Large forecast corn crops around the world, at a time when the effects of the coronavirus (COVID-19) pandemic have reduced demand, has added a bearish tone to coarse grains markets.

The reduced fuel usage as the result of COVID-19 has been especially hard on the corn ethanol industry, although a recent recovery from record-low oil prices has helped the ethanol market.

The USDA Economic Research Service Feed Outlook report of May 14 explained that “global 2020-21 coarse grain production is projected at a new record of 1.5 billion tonnes, with a rebound in the United States and large crops in Brazil, Argentina and Ukraine.”

“Despite record-high corn production prospects, US 2020-21 corn exports face tough competition and are projected at a mere 30% of global corn trade, while Brazil, Argentina and Ukraine are expected collectively to have a 58% export share,” the USDA said. “Sorghum exports are boosted for both 2020-21 and 2019-20, based on growing demand from China. Coarse grain use affected by the pandemic in 2019-20 is projected down, but recovering in 2020-21.”

The European maize producers’ confederation CEPM, in its Corn Market Report of May 15, noted stable prices over the previous week. It pointed out a recovery in crude oil prices.

“This can be explained by recent well shutdowns in the United States, the reduction in Saudi Arabia’s production and increased consumption due to the resuming of activity,” CEPM said. “These factors are supporting the ethanol industry.
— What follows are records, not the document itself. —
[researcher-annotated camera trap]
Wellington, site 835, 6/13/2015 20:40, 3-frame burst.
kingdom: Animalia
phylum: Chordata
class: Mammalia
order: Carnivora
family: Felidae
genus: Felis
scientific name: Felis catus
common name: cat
However, the pace and good sowing conditions are bringing an element of pressure.”

CEPM also considered the USDA’s report, noting “Analysts expected larger revisions in demand due to pandemic-related difficulties in the feed and ethanol sectors.

CEPM also reported that Brazilian body CONAB had added 470,000 tonnes to its corn production forecast for 2019-20, bringing that country’s production up to 102.3 million tonnes.

“In Argentina, 40% of the maize has been harvested,” CEPM said. “Exports are penalized by the level of Paraná River, which is at its lowest level in 50 years.”

Source: US Department of Agriculture, Foreign Agricultural Service

In its Grain Market Report of April 30, the International Grains Council (IGC) said that during the previous month “world maize export prices were heavily pressured by waning demand against the backdrop of the evolving coronavirus crisis.”

With outlooks for ample supplies, including in the United States and South America, also a bearish influence, the Council’s index for corn prices had fallen by 12%. US futures fell by 13% in the five weeks since its previous report.

“After initially surging on firm overseas demand and challenging inland logistics, Up River premiums in Argentina subsequently fell steeply as truck traffic returned to normal,” the IGC said. “With low water levels on the Paraná River also limiting vessel loading, exportable port supplies have recently increased.

“Also linked to mild harvest pressure and a further weakening of the peso, export quotations slid by $29 over the month, to around $144 fob. Fob quotations in Ukraine receded by $8 (month-over-month), to $169. Slower demand was bearish, as was a recently triggered EU import duty, but losses were capped by firm domestic values, a slightly stronger hryvna and dry planting weather.”

Barley prices changed little.

“While global feed barley values initially received some support from gains in wheat, more recently prices in the Northern Hemisphere were mostly lower due to heightened uncertainty about future demand, not only from the feed industry amid expected ample supplies of maize (corn), but also from the brewing sector,” the IGC said. “However, price declines were capped by ongoing concerns about overly dry conditions for 2020-21 crops in parts of Europe, Ukraine and Russia.”

The IGC also reported a rise of $16 a tonne to $208 fob in US Gulf export prices for sorghum on strong export demand. Dollar denominated quotations for sorghum in Argentina were steady.

The IGC said world markets for oats were “seasonally firm” in April, supported by tightening old crop supplies and slow grower selling as farmers concentrated on 2020-21 fieldwork.”